TRECHO DO TEXTO
----

#FiqueEmCasa
No animal, a gratuidade, a variedade das atividades do macho permanecem
vãs porque nenhum projeto o habita; quando não serve à espécie, o que faz não é
nada; ao passo que, servindo à espécie, o macho humano molda a face do mundo,
cria instrumentos novos, inventa, forja o futuro. Pondo-se como soberano, ele
encontra a cumplicidade da própria mulher, porque ela é também um existente,
ela é habitada pela transcendência e seu projeto não está na repetição, mas na
sua superação em vista de um futuro diferente; ela acha no fundo de seu ser a
confirmação das pretensões masculinas. Associa-se aos homens nas festas que
celebram os êxitos e as vitórias dos machos. Sua desgraça consiste em ter sido
biologicamente votada a repetir a Vida, quando a seus próprios olhos a Vida não
apresenta em si suas razões de ser e essas razões são mais importantes do que a
própria vida.
Simone de Beauvoir
Esses tempos de coronavírus são essencialmente crivados de
paradoxos. Por um lado, por exemplo, acabo de concluir que não me dou com o tão
propalado home office. Seja pela
falta de uma cadeira ergonômica, seja pela inépcia em trabalhar com o incômodo
teclado de um notebook, o fato é que todos esses dias têm sido de dores nas
costas, embora eu nem cogite desobedecer ao resguardo. Por outro, tem sido uma
oportunidade sem preço para reencontrar uma porção de músicas que eu não ouvia
há muitos e muitos anos. Claro que com a disponibilidade de internet o acervo
ficou enriquecido com vitaminas e ferro, mas comecei fazendo revisitas. Fui
atrás de dinossauros como o Vanilla Fudge, que começou a apontar a psicodelia
vigente na década de 60 na direção das distorções típicas do hard rock; como o
Blue Cheer e o MC5, com seus respectivos proto-metal e proto-punk; como o Iron
Butterfly, Taste, Cream, Free, Ten Years After... Vocês acham que é muita
velharia? Mas eu não tenho quinze aninhos, e não tendo grandes perspectivas de
retorno ao batente físico, meio que concluí que seria bom reavivar o
subconsciente com coisas já conhecidas. Não seria má ideia me inteirar um pouco
mais das novidades, mas elas vieram, de certa forma. Como o algoritmo do
YouTube procura seguir tendências, foi me indicando uma série de vídeos desta
mesma faixa etária e corrente musical, e um monte de música que eu não conhecia
foi se descortinando. Era coisa inalcançável para mim na juventude, que
dependia da boa vontade das gravadoras em lançar discos ou, principalmente, das
rádios em divulgar. Mesmo emissoras dedicadas ao rock não eram profusas em
coisas do tempo do ronca, com exceção daquelas mais conhecidas. E olha que eu
conhecia uma galera que tinha grandes coleções, além de ser atrevido o
suficiente para ficar escavando raridades que não iria comprar em lojas como
Baratos Afins e Grilo Falante, e até mesmo por isso eu tinha um conhecimento minimamente
decente sobre o cenário.

----

TAREFA
Retome o texto sobre a quarentena e as músicas antigas a partir de onde ele para. Os itens são um material separado do texto.

ITENS FORNECIDOS
----

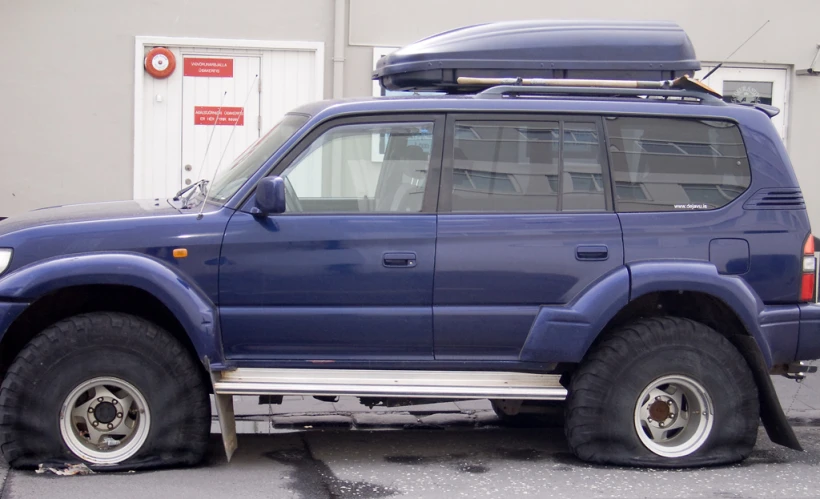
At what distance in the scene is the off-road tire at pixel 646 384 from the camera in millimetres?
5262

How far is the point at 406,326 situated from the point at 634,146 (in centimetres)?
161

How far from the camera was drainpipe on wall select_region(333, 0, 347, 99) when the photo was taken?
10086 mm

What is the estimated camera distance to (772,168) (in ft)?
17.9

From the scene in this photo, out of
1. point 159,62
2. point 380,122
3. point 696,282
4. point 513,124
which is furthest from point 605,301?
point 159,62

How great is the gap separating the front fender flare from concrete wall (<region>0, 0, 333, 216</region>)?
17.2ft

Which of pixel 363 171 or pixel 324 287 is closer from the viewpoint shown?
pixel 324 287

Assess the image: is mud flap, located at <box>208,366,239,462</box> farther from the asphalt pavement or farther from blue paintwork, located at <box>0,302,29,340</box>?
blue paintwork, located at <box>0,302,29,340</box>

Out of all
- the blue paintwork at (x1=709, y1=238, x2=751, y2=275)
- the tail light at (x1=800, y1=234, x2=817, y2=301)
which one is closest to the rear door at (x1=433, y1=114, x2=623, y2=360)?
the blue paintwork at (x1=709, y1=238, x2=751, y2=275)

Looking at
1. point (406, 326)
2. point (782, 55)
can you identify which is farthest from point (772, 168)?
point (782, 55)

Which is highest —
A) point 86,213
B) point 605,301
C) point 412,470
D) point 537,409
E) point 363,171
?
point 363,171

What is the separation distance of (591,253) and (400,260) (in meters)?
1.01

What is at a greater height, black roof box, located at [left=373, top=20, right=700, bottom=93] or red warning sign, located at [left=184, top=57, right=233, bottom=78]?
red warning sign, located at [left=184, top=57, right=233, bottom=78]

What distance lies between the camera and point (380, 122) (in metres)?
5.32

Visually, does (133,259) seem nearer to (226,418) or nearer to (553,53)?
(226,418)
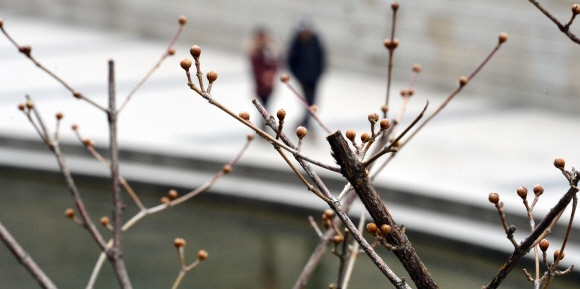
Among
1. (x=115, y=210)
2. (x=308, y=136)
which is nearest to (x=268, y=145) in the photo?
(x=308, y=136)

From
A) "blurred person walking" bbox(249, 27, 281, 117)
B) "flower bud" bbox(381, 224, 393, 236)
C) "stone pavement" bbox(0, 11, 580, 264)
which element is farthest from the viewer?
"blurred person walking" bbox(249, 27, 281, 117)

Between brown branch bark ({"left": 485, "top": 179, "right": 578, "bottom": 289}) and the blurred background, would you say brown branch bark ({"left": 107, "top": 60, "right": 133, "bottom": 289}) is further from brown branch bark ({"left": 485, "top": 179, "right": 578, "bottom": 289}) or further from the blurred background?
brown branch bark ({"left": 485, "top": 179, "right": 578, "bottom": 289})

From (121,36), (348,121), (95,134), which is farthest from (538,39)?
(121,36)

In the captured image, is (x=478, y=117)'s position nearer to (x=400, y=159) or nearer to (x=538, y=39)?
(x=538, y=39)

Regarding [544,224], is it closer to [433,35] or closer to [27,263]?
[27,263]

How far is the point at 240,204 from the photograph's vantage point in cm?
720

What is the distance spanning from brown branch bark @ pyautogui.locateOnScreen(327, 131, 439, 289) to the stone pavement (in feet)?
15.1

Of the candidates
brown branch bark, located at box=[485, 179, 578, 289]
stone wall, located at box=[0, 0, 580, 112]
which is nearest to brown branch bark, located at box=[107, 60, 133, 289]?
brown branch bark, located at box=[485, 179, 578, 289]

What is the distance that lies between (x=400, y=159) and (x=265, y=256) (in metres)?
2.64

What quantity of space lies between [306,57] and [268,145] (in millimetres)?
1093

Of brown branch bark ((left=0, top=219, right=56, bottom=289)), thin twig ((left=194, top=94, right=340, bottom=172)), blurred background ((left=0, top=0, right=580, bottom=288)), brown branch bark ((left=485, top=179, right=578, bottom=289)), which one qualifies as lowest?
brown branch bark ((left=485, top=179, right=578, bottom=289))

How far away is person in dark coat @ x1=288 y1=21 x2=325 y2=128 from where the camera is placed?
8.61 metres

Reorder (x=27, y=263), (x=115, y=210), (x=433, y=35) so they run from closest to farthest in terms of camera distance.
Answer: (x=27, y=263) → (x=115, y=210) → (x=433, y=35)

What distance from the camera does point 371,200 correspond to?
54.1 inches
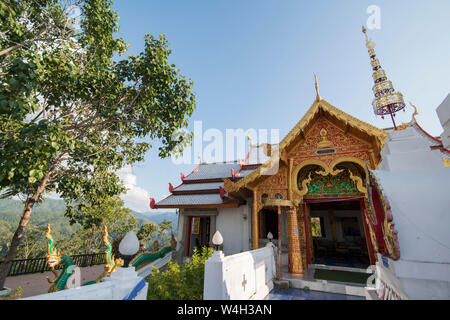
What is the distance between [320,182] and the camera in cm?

----

RESULTADO
Fui dando chance a cada uma das bandas que o guru digital
colocava automaticamente na agulha de minha picape virtual. Muita coisa boa de
fato, e outras nem tanto. Grannie, Orang-utan, Farm, Murphy Blend, Green
Bullfrog, Dogfeet e outras, todas pequenas preciosidades que ficaram perdidas
no tempo e que vão me distraindo os ouvidos enquanto eu tento me entender
com Skype, VPN et caterva. Mas uma em
especial me gruda a atenção. É a banda Fanny, composta por quatro garotas que
tocavam e cantavam, uma grande raridade para a época*. Para não dizer que eu
não me lembrava delas de jeito nenhum, eu sabia da existência da guitarrista
Patti Quatro, irmã menos famosa da baixista e vocalista Suzi Quatro, e que ela
tinha feito uma passagem relâmpago por algum comboio em meados da década de 70.
Esse comboio é a tal banda Fanny. Como eu já fazia na época de juventude e
algum novo conjunto me encantava, fui correr atrás de toda informação possível,
como componentes, discografia, trabalhos anteriores e posteriores. Faziam um
som que ia no meio-termo entre o rock mais n’roll e o balanço da Motown**,
passando por algumas baladinhas, é bem verdade, mas usando de peso em boa parte
de suas músicas, especialmente com as vozes rasgadas da baixista e da tecladista, resultando em uma
mistura das mais interessantes, com bons corais. São musicistas competentes,
com as filipinas irmãs Jean e June Millington no baixo e na guitarra, a batera
Alice de Buhr e a tecladista Nickel Barclay, todas se revezando nos vocais.
Sim, você que é mais malandrinho no inglês poderá dizer que
o nome Fanny é
uma gíria para “partes pudendas femininas”, e você estará certo.
Mas, segundo as próprias integrantes, a ideia não é atribuir conotação sexual
pura e simples, e sim de fazer pairar um espírito feminino sobre a banda. Elas
não faziam um tipão rockeira sensual, como eram as Runaways, ou brucutus
motoqueiras, como a Girlschool. Vestiam-se sem grande apuro, quase como
hippies. Estavam longe do padrão de beleza esperado para um conjunto que
pretendesse vender vaidade, mas elas só queriam apresentar sua música. Aliás,
segundo elas mesmas declaram, a pressão para adotar uma atitude mais
sensualizada nas músicas e nas apresentações foi o principal fator a minar a
existência da banda, que queria o mesmo que seus congêneres masculinos: expor
sua arte e vender seus discos. Apesar de terem feito algum sucesso no começo
dos anos 70, hoje estão quase esquecidas.
Parei para tratar da bola por um momento (ao som de Fanny). Se
pensarmos em precursores do rock’n’roll, teremos vasto material à disposição.
Se buscarmos a raiz feminina do movimento, aí lascou. Quando pensamos na
questão do feminismo, temos a tendência irrefreável de achar que hoje as coisas
são melhores que antigamente. Talvez seja verdade, mas as coisas estão tão
imiscuídas em nossas mentes que poucas vezes percebemos esse tipo de coisa, por
mais que tentemos ser cabeça aberta. Vejam vocês: já há um bom tempo atrás,
escrevi um texto em
que falava sobre palavrões. Vou
transliterar o primeiro parágrafo para ficar mais fácil de entender onde quero
chegar.
“Praça da Liberdade.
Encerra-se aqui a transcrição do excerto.